Pomegranates: There is no season; still an off-peak time in spring.
Fruit definitely would not appear much spoiled, but taste and nutrition do fall. So really, one should go with nature-in-out.
How to Add Seasonal Fruit to Your Day
If you are thinking that Fruits are fancy foods to keep in a diet, you might just bring in the fruits and keep things simple:
Breakfast: Papaya, grapes, and watermelon are deemed fit for this meal.
Lunch: One mango or a bowl of sliced muskmelon would do.
After the meal: Just a slice or two of jackfruit or a few lychees.
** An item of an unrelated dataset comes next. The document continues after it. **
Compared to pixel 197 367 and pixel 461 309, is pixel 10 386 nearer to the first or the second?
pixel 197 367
Juices/sherbets: Bael, phalsa, or freshly-made mango juice from the tree without any sugar.
For dessert: Fresh mango with yogurt or mint-infused strawberry puree, previously frozen.
Whole fruits would be best instead of their juices. And for people with a sensitive digestion tendency, do not mix these fruits with heavy meals, especially dairy.
Conclusion
In conclusion, the seasonal fruits are just a treat for your taste buds. Right now, mangoes, melons, jackfruit, lychees, papayas, and many other water-laden and vitamin-rich fruits are in season to cool the body by offsetting heat while providing sugars without too much taxing on the system.
Pick fruits that ripen this season. Pick fruits that taste good to you. Let your plate be a reflection of the season you are in. With this guide on what fruit is in season right now.